Extracted data below:

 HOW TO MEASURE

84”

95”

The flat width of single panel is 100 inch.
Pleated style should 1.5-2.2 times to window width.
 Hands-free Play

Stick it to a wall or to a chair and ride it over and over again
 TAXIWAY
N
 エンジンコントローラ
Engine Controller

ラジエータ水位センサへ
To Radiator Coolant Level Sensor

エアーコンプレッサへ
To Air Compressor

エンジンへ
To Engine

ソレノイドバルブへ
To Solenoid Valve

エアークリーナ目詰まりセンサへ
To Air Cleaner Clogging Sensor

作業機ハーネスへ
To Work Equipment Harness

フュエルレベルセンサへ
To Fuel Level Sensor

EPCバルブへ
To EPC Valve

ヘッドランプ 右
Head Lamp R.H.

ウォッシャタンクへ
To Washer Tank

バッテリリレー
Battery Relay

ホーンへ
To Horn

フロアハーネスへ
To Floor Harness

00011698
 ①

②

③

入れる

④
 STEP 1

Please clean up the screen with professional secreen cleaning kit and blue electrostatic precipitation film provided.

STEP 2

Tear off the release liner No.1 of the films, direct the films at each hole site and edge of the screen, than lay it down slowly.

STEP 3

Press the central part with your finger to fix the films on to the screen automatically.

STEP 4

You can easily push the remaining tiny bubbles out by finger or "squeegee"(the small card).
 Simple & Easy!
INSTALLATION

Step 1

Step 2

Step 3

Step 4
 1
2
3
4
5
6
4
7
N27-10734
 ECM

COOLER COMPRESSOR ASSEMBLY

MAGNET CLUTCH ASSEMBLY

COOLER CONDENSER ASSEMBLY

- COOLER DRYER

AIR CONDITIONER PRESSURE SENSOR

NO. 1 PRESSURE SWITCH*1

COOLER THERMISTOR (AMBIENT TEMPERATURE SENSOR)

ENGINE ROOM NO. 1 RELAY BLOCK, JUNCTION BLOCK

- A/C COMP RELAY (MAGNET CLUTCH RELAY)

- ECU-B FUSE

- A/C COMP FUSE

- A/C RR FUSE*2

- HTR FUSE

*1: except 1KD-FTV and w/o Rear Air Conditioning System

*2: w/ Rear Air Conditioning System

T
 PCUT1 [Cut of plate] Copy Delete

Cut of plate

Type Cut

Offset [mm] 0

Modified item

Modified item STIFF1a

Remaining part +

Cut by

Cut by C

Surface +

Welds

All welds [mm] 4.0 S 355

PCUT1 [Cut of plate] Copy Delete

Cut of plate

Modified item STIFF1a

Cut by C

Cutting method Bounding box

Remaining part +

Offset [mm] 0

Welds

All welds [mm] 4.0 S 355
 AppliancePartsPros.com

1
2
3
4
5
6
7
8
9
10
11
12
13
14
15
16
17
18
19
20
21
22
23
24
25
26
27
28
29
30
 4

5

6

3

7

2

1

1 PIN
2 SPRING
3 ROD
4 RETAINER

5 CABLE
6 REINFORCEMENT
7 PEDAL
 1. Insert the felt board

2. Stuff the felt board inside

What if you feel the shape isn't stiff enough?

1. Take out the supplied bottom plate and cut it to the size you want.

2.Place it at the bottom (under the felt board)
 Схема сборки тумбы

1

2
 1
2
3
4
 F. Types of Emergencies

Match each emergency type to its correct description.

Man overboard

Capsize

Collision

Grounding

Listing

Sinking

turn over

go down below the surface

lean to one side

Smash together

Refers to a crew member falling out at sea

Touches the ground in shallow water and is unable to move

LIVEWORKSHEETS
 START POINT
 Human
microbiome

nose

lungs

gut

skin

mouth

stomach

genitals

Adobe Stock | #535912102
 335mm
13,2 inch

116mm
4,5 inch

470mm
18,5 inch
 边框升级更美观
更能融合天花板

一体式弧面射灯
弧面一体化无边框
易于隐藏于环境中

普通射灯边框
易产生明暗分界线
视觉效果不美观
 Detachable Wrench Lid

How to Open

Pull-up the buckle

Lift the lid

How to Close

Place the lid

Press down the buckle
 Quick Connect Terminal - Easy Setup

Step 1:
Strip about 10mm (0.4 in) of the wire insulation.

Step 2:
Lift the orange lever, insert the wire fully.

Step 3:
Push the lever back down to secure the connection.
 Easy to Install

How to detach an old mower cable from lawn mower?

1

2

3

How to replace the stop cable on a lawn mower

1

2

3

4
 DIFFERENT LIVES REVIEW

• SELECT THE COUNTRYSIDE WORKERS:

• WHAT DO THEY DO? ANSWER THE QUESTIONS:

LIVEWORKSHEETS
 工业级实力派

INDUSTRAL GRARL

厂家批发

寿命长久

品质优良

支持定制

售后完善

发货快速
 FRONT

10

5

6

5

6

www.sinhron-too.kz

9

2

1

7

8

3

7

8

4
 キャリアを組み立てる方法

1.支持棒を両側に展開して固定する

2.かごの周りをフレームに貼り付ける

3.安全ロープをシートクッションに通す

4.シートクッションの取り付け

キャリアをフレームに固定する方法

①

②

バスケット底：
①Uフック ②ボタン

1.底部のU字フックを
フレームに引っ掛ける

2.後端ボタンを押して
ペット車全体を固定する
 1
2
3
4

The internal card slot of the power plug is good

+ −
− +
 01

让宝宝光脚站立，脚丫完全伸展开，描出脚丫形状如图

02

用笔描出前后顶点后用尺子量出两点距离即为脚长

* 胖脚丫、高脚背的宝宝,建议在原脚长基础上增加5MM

End of Extracted data.

=== Task instructions ===
What is asked for is an exact copy of the lines above from the one containing "SELECT THE COUNTRYSIDE" through the one containing "1.底部のU字フックを", and only those.

=== Exercise solution ===
• SELECT THE COUNTRYSIDE WORKERS:

• WHAT DO THEY DO? ANSWER THE QUESTIONS:

LIVEWORKSHEETS
 工业级实力派

INDUSTRAL GRARL

厂家批发

寿命长久

品质优良

支持定制

售后完善

发货快速
 FRONT

10

5

6

5

6

www.sinhron-too.kz

9

2

1

7

8

3

7

8

4
 キャリアを組み立てる方法

1.支持棒を両側に展開して固定する

2.かごの周りをフレームに貼り付ける

3.安全ロープをシートクッションに通す

4.シートクッションの取り付け

キャリアをフレームに固定する方法

①

②

バスケット底：
①Uフック ②ボタン

1.底部のU字フックを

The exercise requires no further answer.